Extended Data Fig. 6: Schematic model of how OGT-mediated nucleotides and NAD synthesis under metabolic stress regulate tumor growth and chemoradiotherapy resistance.

In the presence of sufficient nutrients, OGT catalyzes the transfer of UDP-GlcNAc to PRPS1, promoting its hexamer assembly and functional activity. This process enhances de novo nucleotide synthesis and NAD production, thereby accelerating tumor growth and resistance to chemoradiotherapy. A mutation associated with Arts Syndrome, PRPS1 R196W, exhibits decreased O-GlcNAcylation levels and activity of PRPS1. Under conditions of energy stress, such as glucose deprivation, AMPK phosphorylates PRPS1, leading to a reduction in its hexamer assembly and activity.

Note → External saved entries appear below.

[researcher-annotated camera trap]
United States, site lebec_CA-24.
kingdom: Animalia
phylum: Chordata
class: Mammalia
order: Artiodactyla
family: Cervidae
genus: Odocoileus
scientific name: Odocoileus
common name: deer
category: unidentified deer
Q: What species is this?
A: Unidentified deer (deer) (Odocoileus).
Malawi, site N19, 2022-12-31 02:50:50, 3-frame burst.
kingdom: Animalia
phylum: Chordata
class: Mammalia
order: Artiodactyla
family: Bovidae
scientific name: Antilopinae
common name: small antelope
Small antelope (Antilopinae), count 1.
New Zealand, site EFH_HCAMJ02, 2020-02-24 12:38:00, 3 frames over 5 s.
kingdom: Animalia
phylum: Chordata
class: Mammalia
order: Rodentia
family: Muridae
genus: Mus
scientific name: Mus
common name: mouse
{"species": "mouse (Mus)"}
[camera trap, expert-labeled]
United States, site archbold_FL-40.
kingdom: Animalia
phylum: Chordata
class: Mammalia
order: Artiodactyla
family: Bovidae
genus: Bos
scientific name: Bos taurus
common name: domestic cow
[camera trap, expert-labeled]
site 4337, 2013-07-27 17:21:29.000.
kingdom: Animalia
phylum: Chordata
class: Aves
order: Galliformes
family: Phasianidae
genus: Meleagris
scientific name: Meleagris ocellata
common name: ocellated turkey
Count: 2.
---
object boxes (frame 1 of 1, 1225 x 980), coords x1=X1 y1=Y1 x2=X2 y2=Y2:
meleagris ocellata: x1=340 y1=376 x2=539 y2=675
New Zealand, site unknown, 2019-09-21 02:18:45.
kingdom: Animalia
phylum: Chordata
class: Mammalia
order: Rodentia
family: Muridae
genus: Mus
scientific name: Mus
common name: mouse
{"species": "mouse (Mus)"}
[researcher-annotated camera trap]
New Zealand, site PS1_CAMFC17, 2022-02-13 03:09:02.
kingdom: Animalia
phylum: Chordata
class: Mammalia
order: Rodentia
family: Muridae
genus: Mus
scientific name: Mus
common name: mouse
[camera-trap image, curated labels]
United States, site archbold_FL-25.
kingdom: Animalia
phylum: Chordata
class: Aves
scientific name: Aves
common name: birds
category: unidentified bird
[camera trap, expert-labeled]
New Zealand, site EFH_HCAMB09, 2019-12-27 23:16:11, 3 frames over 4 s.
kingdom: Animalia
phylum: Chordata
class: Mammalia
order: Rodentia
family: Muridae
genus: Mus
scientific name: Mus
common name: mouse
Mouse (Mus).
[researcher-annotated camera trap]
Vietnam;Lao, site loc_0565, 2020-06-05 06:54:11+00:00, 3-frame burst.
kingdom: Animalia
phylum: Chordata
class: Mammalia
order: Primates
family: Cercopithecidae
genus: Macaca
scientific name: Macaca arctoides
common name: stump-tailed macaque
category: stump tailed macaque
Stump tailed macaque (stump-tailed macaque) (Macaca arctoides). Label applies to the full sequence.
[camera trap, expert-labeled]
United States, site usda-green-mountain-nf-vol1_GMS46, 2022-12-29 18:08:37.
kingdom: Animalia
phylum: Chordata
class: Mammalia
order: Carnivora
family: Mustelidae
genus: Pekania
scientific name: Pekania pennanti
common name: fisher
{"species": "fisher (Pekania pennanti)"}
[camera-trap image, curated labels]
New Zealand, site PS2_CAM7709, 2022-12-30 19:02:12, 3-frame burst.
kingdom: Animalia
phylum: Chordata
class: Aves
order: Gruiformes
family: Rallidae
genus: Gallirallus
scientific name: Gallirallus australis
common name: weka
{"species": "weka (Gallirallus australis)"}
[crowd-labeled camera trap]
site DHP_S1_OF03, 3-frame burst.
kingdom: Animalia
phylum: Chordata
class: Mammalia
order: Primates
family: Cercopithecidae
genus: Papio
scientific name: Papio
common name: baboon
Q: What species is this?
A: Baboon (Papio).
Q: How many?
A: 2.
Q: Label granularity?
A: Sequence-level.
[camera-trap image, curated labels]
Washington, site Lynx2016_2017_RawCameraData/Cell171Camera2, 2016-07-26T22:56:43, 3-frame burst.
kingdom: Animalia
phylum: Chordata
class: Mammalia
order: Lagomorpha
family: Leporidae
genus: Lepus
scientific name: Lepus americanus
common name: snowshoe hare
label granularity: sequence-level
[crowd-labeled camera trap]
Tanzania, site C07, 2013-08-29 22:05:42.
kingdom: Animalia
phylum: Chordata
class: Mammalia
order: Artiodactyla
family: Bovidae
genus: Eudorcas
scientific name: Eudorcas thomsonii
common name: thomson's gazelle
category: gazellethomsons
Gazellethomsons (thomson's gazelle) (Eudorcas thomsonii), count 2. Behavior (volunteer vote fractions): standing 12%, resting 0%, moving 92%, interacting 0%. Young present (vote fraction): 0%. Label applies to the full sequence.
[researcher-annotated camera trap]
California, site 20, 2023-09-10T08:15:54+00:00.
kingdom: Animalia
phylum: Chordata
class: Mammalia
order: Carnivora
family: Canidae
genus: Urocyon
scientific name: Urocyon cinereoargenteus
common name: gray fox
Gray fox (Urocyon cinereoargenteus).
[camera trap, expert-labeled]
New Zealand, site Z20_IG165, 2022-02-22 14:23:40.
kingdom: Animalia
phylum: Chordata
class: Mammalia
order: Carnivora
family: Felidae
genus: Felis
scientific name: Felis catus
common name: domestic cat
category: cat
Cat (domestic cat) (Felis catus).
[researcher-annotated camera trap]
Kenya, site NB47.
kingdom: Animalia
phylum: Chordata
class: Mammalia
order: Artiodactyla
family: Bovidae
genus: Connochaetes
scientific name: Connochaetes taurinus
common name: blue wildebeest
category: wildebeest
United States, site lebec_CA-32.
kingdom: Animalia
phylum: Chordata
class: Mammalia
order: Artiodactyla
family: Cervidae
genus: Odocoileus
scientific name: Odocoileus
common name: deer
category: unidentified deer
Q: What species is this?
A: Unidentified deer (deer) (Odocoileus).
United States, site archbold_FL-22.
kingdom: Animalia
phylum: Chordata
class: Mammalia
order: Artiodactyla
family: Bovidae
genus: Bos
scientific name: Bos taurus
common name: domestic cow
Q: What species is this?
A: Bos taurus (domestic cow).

The OGT-mediated O-GlcNAcylation of PRPS1 and AMPK-mediated phosphorylation antagonize each other. The O-GlcNAcylation of PRPS1 at S83 and T166 by OGT results in structural alteration, reducing the binding and phosphorylation capacity of AMPK. In contrast, AMPK-mediated phosphorylation of PRPS1 at S180 triggers a conformational change, inhibiting the PRPS1-OGT interaction and lowering PRPS1 O-GlcNAcylation. The intricate interplay between OGT and AMPK pathways, responding to distinct nutrient signals, establishes a complex regulatory network for PRPS1.